• [Travail à réaliser]: Recopiez mot pour mot l'intégralité du matériel ci-dessous, en omettant les images.

• [Matériel de l'exercice]:
·····

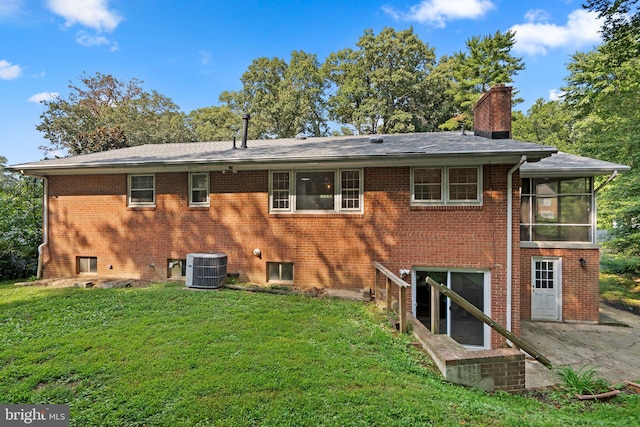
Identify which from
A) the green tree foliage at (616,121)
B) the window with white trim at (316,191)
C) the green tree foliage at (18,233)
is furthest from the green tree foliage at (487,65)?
the green tree foliage at (18,233)

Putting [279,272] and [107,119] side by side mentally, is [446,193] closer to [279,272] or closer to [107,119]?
[279,272]

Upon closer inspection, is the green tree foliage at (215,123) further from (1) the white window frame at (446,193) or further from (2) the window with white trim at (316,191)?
(1) the white window frame at (446,193)

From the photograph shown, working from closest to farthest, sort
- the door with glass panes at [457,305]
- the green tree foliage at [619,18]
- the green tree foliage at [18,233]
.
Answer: the door with glass panes at [457,305]
the green tree foliage at [619,18]
the green tree foliage at [18,233]

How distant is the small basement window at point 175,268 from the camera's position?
8.62 m

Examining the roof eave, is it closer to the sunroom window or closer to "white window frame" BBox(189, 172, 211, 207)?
"white window frame" BBox(189, 172, 211, 207)

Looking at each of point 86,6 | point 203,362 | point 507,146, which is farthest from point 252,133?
point 203,362

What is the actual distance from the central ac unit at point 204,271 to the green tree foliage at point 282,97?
1946cm

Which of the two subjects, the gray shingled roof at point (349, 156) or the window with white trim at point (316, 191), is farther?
the window with white trim at point (316, 191)

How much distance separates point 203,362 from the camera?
383 cm

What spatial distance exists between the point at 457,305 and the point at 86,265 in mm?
10937

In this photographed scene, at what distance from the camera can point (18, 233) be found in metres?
10.2

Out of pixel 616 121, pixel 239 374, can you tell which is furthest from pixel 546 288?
pixel 616 121

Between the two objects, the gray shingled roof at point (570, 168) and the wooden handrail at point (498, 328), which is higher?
the gray shingled roof at point (570, 168)

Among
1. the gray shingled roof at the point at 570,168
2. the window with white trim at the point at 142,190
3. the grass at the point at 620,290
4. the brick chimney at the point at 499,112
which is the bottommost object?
the grass at the point at 620,290
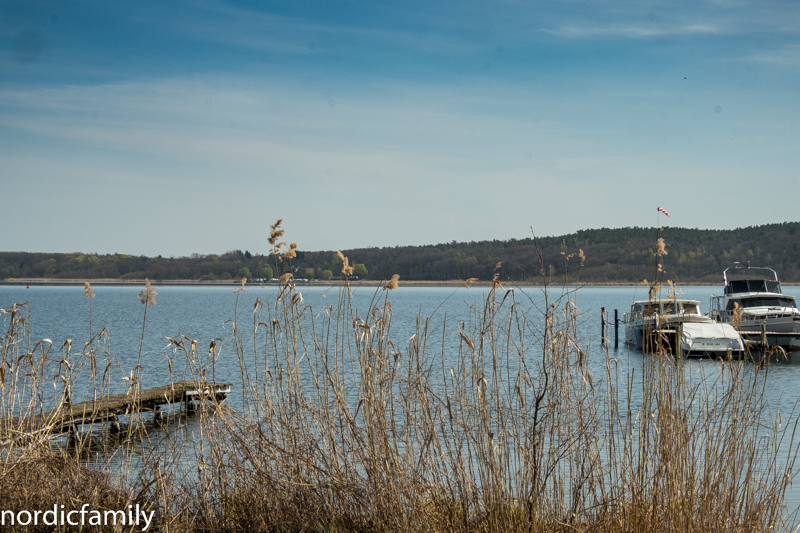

·····

• [Réponse]:
Identify which from
A) the green tree foliage at (616,121)
B) the window with white trim at (316,191)
C) the green tree foliage at (18,233)
is furthest from the green tree foliage at (487,65)?
the green tree foliage at (18,233)

Putting [279,272] and [107,119] side by side mentally, is [446,193] closer to [279,272] or closer to [107,119]?
[279,272]

Upon closer inspection, is the green tree foliage at (215,123) further from (1) the white window frame at (446,193) or further from (2) the window with white trim at (316,191)?
(1) the white window frame at (446,193)

From the photograph shown, working from closest to farthest, sort
- the door with glass panes at [457,305]
- the green tree foliage at [619,18]
- the green tree foliage at [18,233]
.
Answer: the door with glass panes at [457,305]
the green tree foliage at [619,18]
the green tree foliage at [18,233]

How distant is the small basement window at point 175,268 from the camera's position?
8.62 m

Examining the roof eave, is it closer to the sunroom window or closer to "white window frame" BBox(189, 172, 211, 207)?
"white window frame" BBox(189, 172, 211, 207)

Looking at each of point 86,6 | point 203,362 | point 507,146, which is farthest from point 252,133?
point 203,362

What is the actual distance from the central ac unit at point 204,271 to the green tree foliage at point 282,97?
1946cm

Which of the two subjects, the gray shingled roof at point (349, 156) or the window with white trim at point (316, 191), is farther?
the window with white trim at point (316, 191)

How much distance separates point 203,362 from the camera?
383 cm

What spatial distance exists between the point at 457,305 and the point at 86,265 in mm?
10937

In this photographed scene, at what distance from the camera can point (18, 233) be found in metres?
10.2

Out of pixel 616 121, pixel 239 374, can you tell which is furthest from pixel 546 288?
pixel 616 121

Between the two objects, the gray shingled roof at point (570, 168) and the wooden handrail at point (498, 328), which is higher?
the gray shingled roof at point (570, 168)

Among
1. the gray shingled roof at the point at 570,168
2. the window with white trim at the point at 142,190
3. the grass at the point at 620,290
4. the brick chimney at the point at 499,112
which is the bottommost object?
the grass at the point at 620,290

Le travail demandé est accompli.